News » Tacoma, Washington Passes Lowest Priority Initiative
November 11, 2011 by Aaron Turpen
Voters in Tacoma, Washington have overwhelmingly approved an initiative that directs the city to make adult marijuana possession offenses the lowest law enforcement priority. A 65% majority carried the day.
The initiative, called the Cannabis Reform Act for the City of Tacoma (I-1), directs Tacoma PD and prosecutors to make the “investigation, arrest and prosecution of cannabis (a/k/a ‘marijuana’) offenses the lowest enforcement priority, as this term may be defined in their policies and procedures manuals, for adult personal use.”

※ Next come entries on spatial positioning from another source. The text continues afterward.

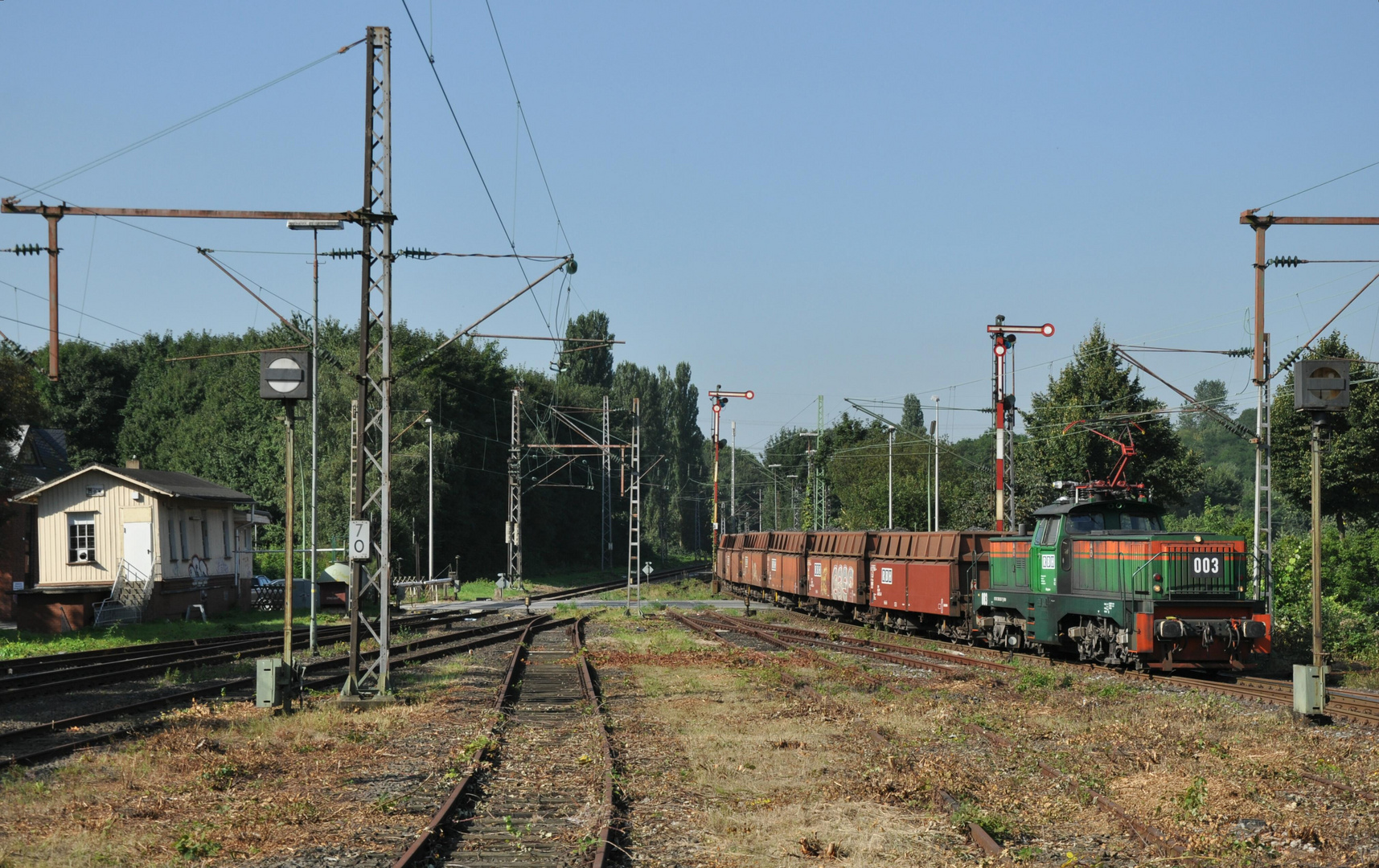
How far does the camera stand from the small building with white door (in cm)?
3634

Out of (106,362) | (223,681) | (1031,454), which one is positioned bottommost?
(223,681)

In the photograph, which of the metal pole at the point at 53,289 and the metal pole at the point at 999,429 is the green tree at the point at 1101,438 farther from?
the metal pole at the point at 53,289

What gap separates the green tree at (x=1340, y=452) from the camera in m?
40.3

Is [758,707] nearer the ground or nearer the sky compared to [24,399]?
nearer the ground

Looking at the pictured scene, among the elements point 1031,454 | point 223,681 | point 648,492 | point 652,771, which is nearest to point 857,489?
point 1031,454

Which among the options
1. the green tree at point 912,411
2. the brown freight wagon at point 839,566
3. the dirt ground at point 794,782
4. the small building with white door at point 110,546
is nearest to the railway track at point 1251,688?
the dirt ground at point 794,782

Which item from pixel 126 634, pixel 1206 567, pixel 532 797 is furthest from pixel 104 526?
pixel 1206 567

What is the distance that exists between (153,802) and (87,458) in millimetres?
83498

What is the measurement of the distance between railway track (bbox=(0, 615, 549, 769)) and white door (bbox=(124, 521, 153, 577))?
15.0 m

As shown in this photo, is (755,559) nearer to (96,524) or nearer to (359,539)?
(96,524)

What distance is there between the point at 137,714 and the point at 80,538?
1051 inches

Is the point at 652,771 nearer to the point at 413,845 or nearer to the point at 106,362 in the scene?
the point at 413,845

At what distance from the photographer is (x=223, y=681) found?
2028cm

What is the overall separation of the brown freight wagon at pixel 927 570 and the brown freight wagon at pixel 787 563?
692cm
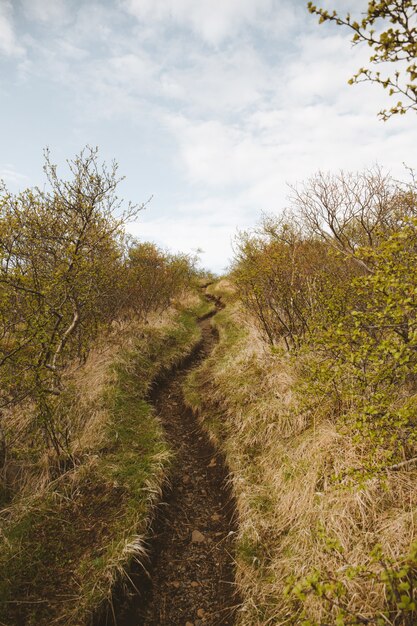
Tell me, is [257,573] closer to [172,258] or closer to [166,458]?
[166,458]

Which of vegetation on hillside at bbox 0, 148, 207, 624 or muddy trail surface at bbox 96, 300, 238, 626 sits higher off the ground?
vegetation on hillside at bbox 0, 148, 207, 624

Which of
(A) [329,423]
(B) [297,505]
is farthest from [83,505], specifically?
(A) [329,423]

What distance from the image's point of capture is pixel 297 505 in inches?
188

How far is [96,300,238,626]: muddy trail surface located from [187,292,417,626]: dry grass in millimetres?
363

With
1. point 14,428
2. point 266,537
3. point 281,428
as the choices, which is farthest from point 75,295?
point 266,537

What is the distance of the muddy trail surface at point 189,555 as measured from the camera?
4180 mm

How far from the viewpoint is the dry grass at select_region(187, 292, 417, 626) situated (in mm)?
3547

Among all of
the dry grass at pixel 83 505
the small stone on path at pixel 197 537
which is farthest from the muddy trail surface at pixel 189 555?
the dry grass at pixel 83 505

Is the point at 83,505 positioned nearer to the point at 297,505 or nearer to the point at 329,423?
the point at 297,505

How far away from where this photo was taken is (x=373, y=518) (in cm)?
393

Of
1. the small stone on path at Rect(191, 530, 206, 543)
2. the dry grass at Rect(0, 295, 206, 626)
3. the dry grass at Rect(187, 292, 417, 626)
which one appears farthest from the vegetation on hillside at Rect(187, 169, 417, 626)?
the dry grass at Rect(0, 295, 206, 626)

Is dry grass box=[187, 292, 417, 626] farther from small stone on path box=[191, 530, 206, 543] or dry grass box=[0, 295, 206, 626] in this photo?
dry grass box=[0, 295, 206, 626]

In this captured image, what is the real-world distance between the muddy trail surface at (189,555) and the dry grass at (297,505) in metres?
0.36

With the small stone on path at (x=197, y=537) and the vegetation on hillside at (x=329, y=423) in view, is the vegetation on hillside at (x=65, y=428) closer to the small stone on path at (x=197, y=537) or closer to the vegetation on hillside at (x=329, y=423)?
the small stone on path at (x=197, y=537)
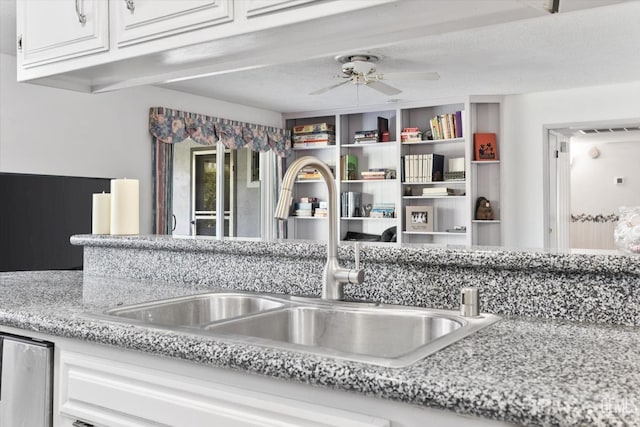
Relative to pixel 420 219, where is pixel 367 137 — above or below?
above

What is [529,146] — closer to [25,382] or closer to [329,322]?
[329,322]

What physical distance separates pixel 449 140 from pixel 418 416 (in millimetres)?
5741

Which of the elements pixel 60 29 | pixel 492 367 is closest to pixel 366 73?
pixel 60 29

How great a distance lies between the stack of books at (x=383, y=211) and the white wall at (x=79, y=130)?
2393 mm

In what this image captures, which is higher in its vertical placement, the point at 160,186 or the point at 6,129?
the point at 6,129

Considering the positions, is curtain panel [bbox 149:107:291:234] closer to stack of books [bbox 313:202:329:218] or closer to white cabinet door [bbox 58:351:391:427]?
stack of books [bbox 313:202:329:218]

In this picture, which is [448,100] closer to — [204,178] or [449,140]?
[449,140]

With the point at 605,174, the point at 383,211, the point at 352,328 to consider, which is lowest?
the point at 352,328

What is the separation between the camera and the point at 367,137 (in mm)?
6855

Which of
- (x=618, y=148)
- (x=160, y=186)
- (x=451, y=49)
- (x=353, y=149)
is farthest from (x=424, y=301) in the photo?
(x=618, y=148)

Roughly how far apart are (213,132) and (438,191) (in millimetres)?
2586

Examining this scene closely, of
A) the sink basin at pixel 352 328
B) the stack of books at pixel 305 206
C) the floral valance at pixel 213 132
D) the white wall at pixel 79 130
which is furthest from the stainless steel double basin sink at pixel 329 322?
the stack of books at pixel 305 206

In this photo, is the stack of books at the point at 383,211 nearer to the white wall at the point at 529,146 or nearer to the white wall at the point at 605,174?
the white wall at the point at 529,146

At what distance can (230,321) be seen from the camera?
131 centimetres
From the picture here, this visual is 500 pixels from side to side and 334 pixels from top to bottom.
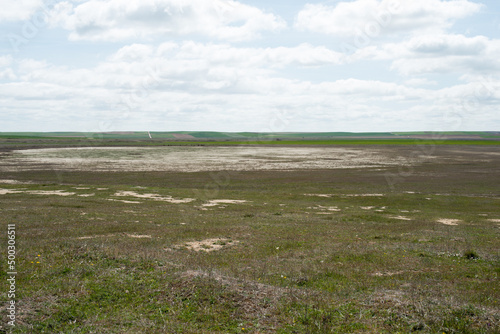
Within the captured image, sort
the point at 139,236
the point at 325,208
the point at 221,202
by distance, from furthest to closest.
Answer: the point at 221,202
the point at 325,208
the point at 139,236

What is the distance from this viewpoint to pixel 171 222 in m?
28.3

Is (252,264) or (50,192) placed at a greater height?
(252,264)

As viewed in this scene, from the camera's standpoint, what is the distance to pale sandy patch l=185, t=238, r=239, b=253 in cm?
2080

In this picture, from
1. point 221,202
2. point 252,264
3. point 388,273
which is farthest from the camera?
point 221,202

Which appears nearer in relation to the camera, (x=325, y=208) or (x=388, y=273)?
(x=388, y=273)

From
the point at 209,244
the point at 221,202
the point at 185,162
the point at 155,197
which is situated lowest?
the point at 221,202

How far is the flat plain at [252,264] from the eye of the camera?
1148cm

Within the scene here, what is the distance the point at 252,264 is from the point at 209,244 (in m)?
4.80

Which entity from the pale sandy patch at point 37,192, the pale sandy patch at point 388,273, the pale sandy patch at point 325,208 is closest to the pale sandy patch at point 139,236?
the pale sandy patch at point 388,273

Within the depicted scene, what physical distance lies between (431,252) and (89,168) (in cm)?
6954

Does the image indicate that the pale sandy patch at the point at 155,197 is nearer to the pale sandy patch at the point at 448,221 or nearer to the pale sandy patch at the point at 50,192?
the pale sandy patch at the point at 50,192

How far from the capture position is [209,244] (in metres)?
21.8

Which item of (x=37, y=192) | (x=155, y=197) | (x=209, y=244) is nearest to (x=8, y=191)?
(x=37, y=192)

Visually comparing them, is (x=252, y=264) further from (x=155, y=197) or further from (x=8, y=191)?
(x=8, y=191)
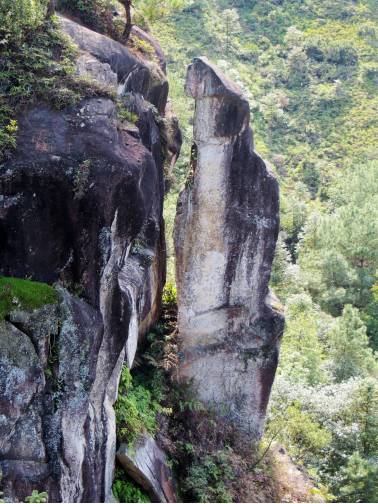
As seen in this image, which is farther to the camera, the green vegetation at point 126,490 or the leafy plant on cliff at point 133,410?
the leafy plant on cliff at point 133,410

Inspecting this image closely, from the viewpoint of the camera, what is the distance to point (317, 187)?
131ft

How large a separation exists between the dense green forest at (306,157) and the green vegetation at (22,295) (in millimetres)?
1718

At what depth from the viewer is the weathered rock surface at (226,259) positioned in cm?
1193

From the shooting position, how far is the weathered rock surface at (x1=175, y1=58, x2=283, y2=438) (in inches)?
470

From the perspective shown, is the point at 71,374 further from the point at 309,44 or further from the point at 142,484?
the point at 309,44

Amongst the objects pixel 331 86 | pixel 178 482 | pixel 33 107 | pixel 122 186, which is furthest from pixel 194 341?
pixel 331 86

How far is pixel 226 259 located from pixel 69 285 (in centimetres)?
498

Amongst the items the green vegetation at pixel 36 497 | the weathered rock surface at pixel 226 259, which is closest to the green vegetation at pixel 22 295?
the green vegetation at pixel 36 497

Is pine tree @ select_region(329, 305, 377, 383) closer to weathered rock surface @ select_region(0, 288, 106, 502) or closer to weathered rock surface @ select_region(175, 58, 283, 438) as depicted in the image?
weathered rock surface @ select_region(175, 58, 283, 438)

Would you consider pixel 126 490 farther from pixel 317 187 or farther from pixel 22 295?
pixel 317 187

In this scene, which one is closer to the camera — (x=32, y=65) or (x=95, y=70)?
(x=32, y=65)

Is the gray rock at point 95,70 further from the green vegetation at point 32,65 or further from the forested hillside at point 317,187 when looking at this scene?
the forested hillside at point 317,187

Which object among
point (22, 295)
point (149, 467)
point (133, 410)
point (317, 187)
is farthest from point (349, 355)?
point (317, 187)

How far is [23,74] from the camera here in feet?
29.3
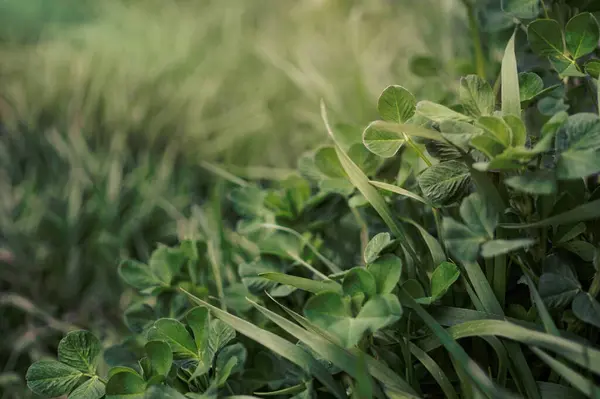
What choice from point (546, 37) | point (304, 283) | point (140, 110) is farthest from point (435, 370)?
point (140, 110)

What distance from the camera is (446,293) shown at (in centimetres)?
61

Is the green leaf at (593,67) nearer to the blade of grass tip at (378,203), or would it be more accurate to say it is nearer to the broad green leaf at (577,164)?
the broad green leaf at (577,164)

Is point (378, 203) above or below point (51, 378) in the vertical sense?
above

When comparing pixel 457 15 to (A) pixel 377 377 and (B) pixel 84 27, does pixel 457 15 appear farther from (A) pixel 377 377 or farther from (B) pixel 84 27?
(B) pixel 84 27

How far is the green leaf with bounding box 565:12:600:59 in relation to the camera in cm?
61

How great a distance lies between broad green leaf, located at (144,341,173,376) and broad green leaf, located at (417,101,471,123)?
1.13 feet

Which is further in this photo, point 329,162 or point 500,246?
point 329,162

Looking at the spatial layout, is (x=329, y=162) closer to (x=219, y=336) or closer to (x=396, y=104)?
(x=396, y=104)

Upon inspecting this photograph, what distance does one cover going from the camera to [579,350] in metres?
0.47

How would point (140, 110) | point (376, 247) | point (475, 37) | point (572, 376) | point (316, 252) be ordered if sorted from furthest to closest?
point (140, 110), point (475, 37), point (316, 252), point (376, 247), point (572, 376)

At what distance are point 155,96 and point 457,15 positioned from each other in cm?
91

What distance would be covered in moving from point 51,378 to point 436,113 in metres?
0.47

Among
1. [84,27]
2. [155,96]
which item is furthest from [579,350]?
[84,27]

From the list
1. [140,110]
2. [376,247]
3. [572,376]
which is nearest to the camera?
[572,376]
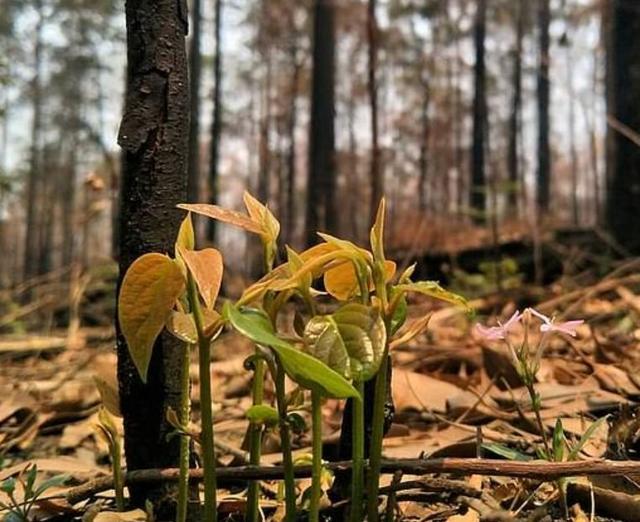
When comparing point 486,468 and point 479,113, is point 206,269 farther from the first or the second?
point 479,113

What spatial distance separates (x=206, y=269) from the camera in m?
0.58

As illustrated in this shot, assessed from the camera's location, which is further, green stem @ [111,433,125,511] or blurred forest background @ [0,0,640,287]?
blurred forest background @ [0,0,640,287]

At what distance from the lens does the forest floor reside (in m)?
0.79

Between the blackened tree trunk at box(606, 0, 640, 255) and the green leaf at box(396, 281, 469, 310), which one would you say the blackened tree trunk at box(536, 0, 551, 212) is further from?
the green leaf at box(396, 281, 469, 310)

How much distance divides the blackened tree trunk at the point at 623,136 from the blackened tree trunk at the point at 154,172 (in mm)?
3681

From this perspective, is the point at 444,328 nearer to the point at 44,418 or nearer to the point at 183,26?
the point at 44,418

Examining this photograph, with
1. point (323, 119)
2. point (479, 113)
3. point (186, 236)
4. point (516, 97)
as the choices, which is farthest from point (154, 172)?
point (479, 113)

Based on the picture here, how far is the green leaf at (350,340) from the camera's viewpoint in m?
0.51

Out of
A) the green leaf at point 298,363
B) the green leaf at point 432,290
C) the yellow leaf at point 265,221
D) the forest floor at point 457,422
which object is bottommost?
the forest floor at point 457,422

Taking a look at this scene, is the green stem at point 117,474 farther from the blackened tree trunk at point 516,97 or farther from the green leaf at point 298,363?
the blackened tree trunk at point 516,97

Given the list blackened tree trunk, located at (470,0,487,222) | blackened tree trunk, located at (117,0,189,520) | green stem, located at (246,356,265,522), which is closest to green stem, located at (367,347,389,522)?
green stem, located at (246,356,265,522)

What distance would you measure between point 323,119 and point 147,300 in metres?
8.88

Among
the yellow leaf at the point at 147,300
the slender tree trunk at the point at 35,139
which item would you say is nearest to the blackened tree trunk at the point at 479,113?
the slender tree trunk at the point at 35,139

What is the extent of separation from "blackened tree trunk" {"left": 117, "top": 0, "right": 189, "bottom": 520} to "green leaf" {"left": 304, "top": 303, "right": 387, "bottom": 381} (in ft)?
0.89
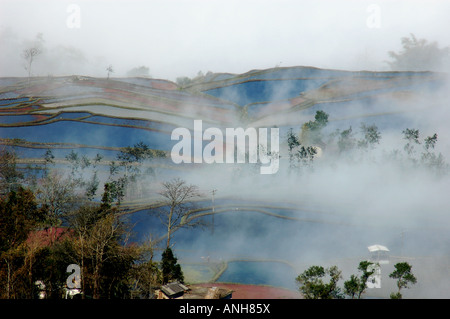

Medical marijuana activists were out in force to support the initiative, saying it would make it safer for patients to consume their medicine without fear of being “carded” or detained unnecessarily when they do so. The prosecutor’s office claims that marijuana possession offenses are already a low priority, so the initiative doesn’t really change much.
I-3′s passage puts Tacoma on par with its close neighbor, Seattle, which passed a similar initiative in 2003. In that city, prosecutions went from hundreds annually to barely dozens. In the past few months, only one prosecution has taken place, in fact.
In Tacoma, despite the prosecutor’s claim, 463 reported marijuana possession cases were brought up last year. “If that’s low priority,” says marijuana activist JP Diggins in Tacoma, “I’d hate to see high priority.”